[Start of section]

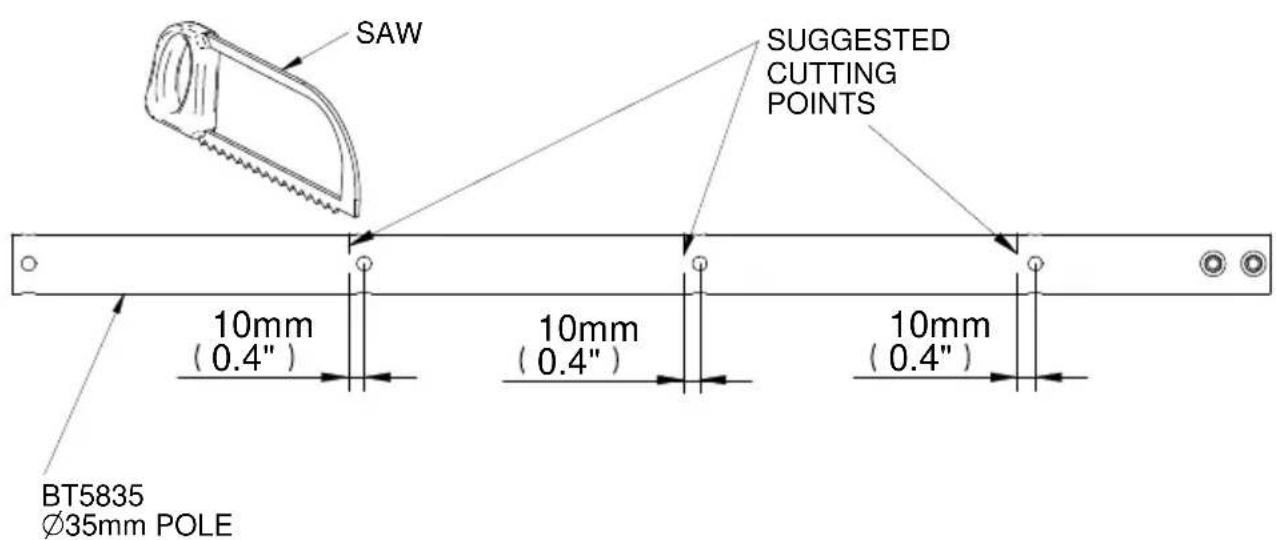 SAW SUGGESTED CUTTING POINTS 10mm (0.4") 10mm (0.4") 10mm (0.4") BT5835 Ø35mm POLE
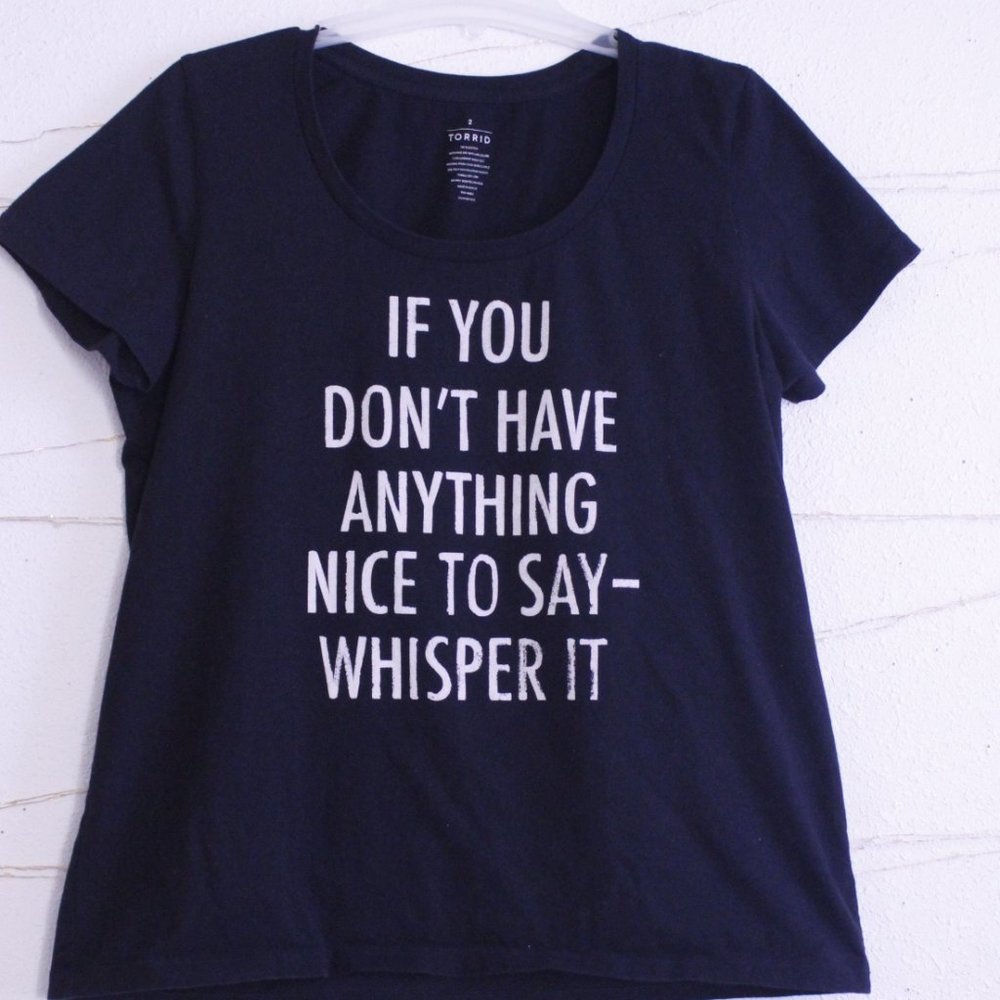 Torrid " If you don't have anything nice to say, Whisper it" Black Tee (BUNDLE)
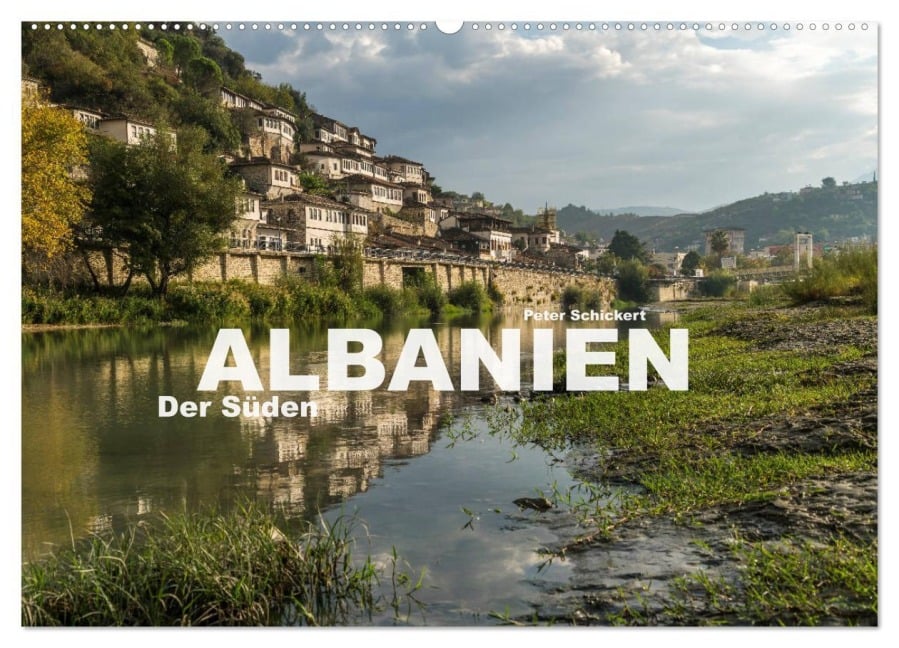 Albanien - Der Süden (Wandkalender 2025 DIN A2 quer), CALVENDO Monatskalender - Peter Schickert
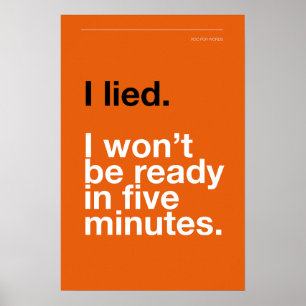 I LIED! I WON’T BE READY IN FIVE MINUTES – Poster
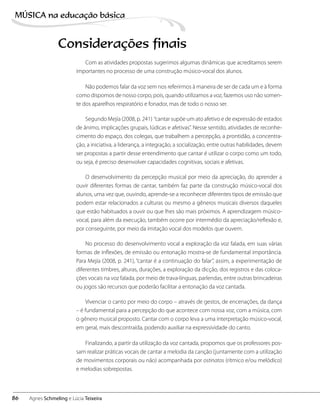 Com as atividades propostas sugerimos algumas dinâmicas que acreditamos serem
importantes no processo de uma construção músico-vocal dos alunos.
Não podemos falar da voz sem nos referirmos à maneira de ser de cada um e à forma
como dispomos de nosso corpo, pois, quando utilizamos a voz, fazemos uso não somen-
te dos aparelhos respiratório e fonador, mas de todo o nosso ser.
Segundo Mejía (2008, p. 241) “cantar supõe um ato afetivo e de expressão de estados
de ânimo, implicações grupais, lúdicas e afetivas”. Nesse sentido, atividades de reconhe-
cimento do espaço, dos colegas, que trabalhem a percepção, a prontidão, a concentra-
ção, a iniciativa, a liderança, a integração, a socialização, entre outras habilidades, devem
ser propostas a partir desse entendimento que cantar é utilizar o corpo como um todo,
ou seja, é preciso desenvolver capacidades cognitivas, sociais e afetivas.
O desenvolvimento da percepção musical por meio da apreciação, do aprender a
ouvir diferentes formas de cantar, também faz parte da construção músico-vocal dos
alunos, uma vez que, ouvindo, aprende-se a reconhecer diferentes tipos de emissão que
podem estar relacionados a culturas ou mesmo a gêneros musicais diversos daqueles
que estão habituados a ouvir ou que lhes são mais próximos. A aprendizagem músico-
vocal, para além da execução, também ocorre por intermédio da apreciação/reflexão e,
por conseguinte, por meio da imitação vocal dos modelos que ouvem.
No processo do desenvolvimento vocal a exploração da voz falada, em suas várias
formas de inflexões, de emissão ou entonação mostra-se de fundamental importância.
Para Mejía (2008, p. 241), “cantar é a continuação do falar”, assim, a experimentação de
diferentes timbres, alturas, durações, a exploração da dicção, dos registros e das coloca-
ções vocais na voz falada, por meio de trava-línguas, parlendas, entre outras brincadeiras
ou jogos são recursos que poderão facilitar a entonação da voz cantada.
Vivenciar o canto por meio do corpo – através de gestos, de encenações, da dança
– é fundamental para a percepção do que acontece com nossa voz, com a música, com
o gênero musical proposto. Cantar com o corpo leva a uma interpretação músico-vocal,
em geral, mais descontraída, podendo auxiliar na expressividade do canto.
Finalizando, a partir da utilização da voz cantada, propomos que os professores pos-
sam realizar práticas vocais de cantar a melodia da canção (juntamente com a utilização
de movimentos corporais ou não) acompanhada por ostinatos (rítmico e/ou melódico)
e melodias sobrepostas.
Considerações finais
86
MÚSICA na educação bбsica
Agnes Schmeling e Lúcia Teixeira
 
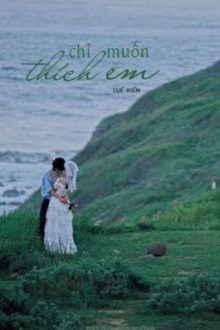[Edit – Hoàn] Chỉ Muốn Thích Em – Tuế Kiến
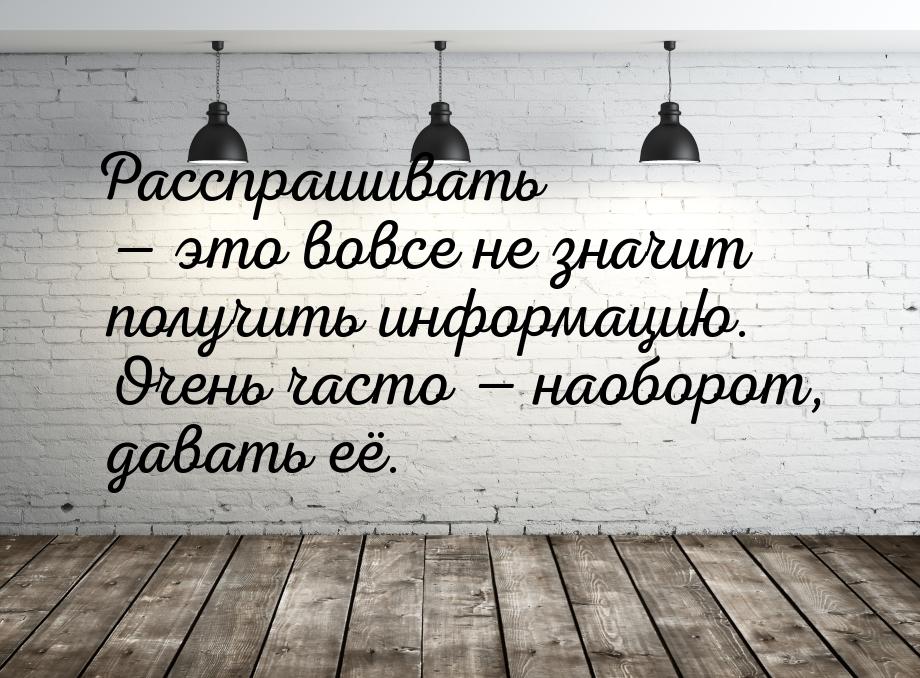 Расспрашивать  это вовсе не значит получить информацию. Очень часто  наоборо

[End of section]

▶ Instructions to follow
Go from the first line of the listing to the line holding "I LIED! I WON’T" and, please, transcribe those lines exactly, both included, with no pictures.

▶ Response to this task
 SAW SUGGESTED CUTTING POINTS 10mm (0.4") 10mm (0.4") 10mm (0.4") BT5835 Ø35mm POLE
 Torrid " If you don't have anything nice to say, Whisper it" Black Tee (BUNDLE)
 Albanien - Der Süden (Wandkalender 2025 DIN A2 quer), CALVENDO Monatskalender - Peter Schickert
 I LIED! I WON’T BE READY IN FIVE MINUTES – Poster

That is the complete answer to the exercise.